### Instruction
Find each line in the data below that contains the word "teammate" and copy it out. Case counts.

### Data records
________________________________________
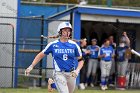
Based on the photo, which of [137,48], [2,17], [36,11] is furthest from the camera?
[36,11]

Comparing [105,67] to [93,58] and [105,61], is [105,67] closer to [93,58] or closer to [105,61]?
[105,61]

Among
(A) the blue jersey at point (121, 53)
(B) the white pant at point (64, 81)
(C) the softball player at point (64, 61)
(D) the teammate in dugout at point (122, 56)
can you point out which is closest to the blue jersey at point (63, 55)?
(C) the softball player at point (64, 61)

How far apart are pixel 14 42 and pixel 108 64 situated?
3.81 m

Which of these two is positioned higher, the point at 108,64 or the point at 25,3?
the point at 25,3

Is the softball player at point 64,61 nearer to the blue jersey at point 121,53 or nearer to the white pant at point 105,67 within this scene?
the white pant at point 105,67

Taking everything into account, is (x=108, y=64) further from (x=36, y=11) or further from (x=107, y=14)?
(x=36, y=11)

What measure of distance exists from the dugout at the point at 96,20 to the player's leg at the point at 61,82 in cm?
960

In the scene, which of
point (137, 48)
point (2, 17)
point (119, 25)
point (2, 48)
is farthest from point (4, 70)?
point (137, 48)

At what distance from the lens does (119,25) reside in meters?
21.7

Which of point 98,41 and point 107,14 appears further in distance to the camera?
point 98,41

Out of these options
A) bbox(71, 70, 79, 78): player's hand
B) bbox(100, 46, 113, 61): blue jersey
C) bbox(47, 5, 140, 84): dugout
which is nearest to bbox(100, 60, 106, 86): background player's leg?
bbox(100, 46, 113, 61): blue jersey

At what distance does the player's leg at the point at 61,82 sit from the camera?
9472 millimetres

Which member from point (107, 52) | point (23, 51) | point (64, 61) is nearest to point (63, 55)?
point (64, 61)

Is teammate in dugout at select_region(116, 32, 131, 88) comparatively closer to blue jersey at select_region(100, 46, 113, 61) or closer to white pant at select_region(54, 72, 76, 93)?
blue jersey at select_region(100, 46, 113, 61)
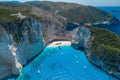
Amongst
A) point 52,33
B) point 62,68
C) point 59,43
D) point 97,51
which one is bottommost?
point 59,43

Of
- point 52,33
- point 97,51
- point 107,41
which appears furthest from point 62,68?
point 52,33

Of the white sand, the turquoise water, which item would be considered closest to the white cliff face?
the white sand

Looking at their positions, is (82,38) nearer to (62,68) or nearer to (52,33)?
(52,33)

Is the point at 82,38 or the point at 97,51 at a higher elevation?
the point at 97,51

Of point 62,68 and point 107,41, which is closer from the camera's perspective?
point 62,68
________________________________________
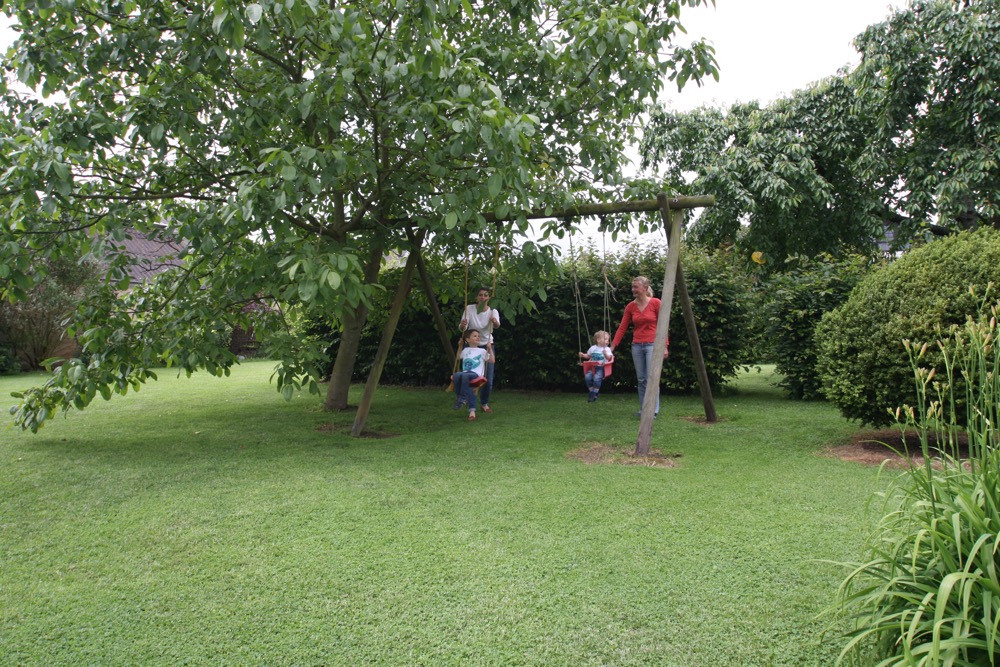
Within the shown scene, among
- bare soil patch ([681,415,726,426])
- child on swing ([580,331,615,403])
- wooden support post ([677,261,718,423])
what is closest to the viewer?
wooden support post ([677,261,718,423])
________________________________________
### Expected answer
(D) the teammate in dugout at point (122, 56)
Is teammate in dugout at select_region(116, 32, 131, 88) comparatively closer to blue jersey at select_region(100, 46, 113, 61) or closer to white pant at select_region(54, 72, 76, 93)?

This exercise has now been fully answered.